**TEXTO EXTRAÍDO:**

Segundo Mário Saraiva, estas duas características privativas da monarquia, estes dons inestimáveis e que afinal definem a superioridade monárquica, não devem, não podem ser prejudicadas ou inutilizadas para se fazer do Rei um governante:
“O Rei não pode descer ao lugar que compete a um primeiro-ministro. A sua missão é mais alta e transcendente.
“A realeza não é propriamente uma chefatura: é uma magistratura.”
E foi assim que Mário Saraiva, situando-se no desenvolvimento da Media via entre Liberalismo e Absolutismo aberta pelo Integralismo Lusitano, apresentou em «Razões Reais» um contributo inovador que é de justiça reconhecer como uma doutrina neo-integralista dos poderes do Rei: enquanto na teoria monárquica do constitucionalismo liberal-cartista se dizia que “o rei reina mas não governa” e o Integralismo Lusitano havia inicialmente retomado a fórmula de Gama e Castro segundo a qual o “o rei governa, mas não administra”, Mário Saraiva vai adiante afirmar que o Rei não deve governar nem administrar, mas deve chefiar tudo o que não seja discutível no plano nacional – a Diplomacia, as Forças Armadas, a Justiça.
Ao atribuir ao Rei a Suprema Magistratura da República, Mário Saraiva realizou a destrinça entre governo e administração, rectificando, melhor dizendo actualizando, a primitiva proposta integralista, e no mesmo passo recuperando essa antiga e sempre nova fórmula da Monarquia Portuguesa na qual se definia o Rei como «o procurador dos descaminhos do Reino».
…Tendo sido escrita por um discípulo reconhecido do Integralismo Lusitano, esta é na verdade uma obra da qual emerge naturalmente o filão mais profundo dessa escola de pensamento, esse que afirma que INTEGRAR quer dizer, rigorosamente, INTEGRAR A NAÇÃO TRANSVIADA NA DIRECTRIZ HISTÓRICA QUE A FORMOU E ENGRANDECEU. Retirando lição da experiência e da realidade em constante transformação, Mário Saraiva revelou-se aqui como um RENOVADOR que sabe que as fórmulas envelhecem como os homens, sendo preciso renová-las para que conservem frescura e vitalidade. Sem se deter na defesa de fórmulas vigentes ou passadas, rejeitando o conservadorismo político, assumiu-se plenamente como um TRADICIONALISTA, um pensador consciente de que a Tradição é um veio que liga acções humanas em tempos sucessivos, e que a desejada integração da Nação Portuguesa na directriz histórica que a formou e engrandeceu, não poderá realizar-se senão por intermédio de uma actualizada Solução Nacional:
"Rei – personificação da Pátria;
Rei – procurador dos descaminhos do Reino;
Rei – defensor da Nação perante o Estado.

**DADOS DE ORIGEM:**
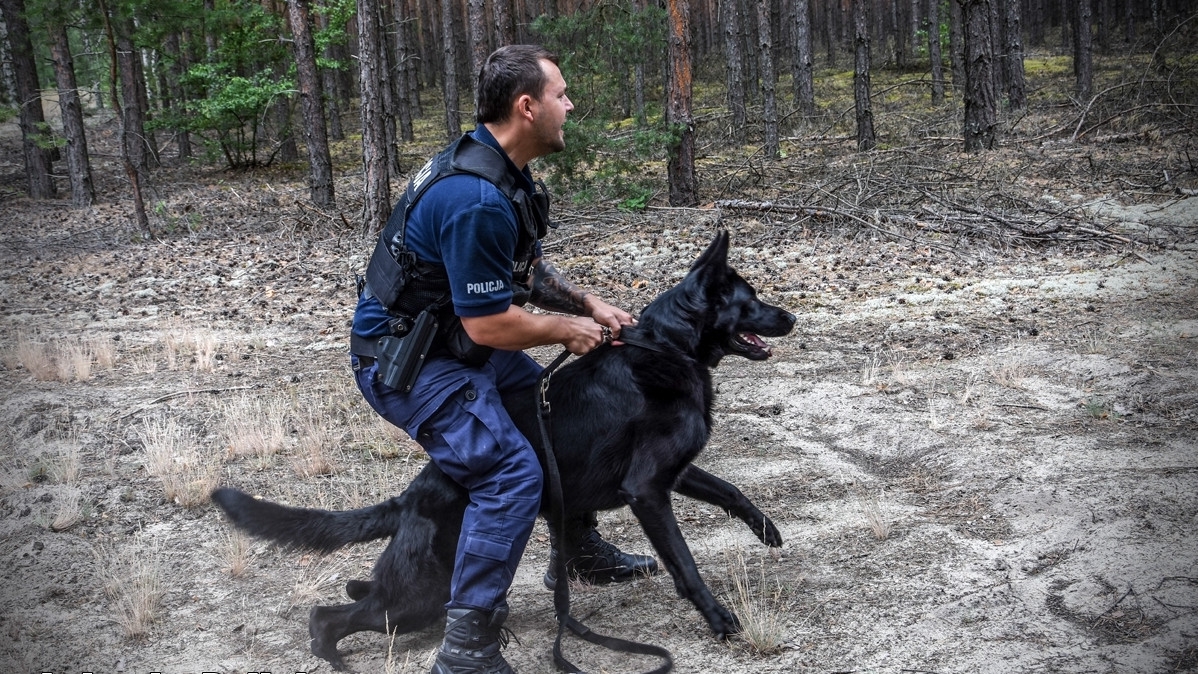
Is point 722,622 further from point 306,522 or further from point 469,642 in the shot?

**DETALHES DO EXERCÍCIO:** Reproduza fielmente o trecho do texto sobre a doutrina monárquica de Mário Saraiva que se inicia nas palavras contendo "E foi assim" e se encerra em "Armadas, a Justiça.".

**RESPOSTA DO EXERCÍCIO:**
E foi assim que Mário Saraiva, situando-se no desenvolvimento da Media via entre Liberalismo e Absolutismo aberta pelo Integralismo Lusitano, apresentou em «Razões Reais» um contributo inovador que é de justiça reconhecer como uma doutrina neo-integralista dos poderes do Rei: enquanto na teoria monárquica do constitucionalismo liberal-cartista se dizia que “o rei reina mas não governa” e o Integralismo Lusitano havia inicialmente retomado a fórmula de Gama e Castro segundo a qual o “o rei governa, mas não administra”, Mário Saraiva vai adiante afirmar que o Rei não deve governar nem administrar, mas deve chefiar tudo o que não seja discutível no plano nacional – a Diplomacia, as Forças Armadas, a Justiça.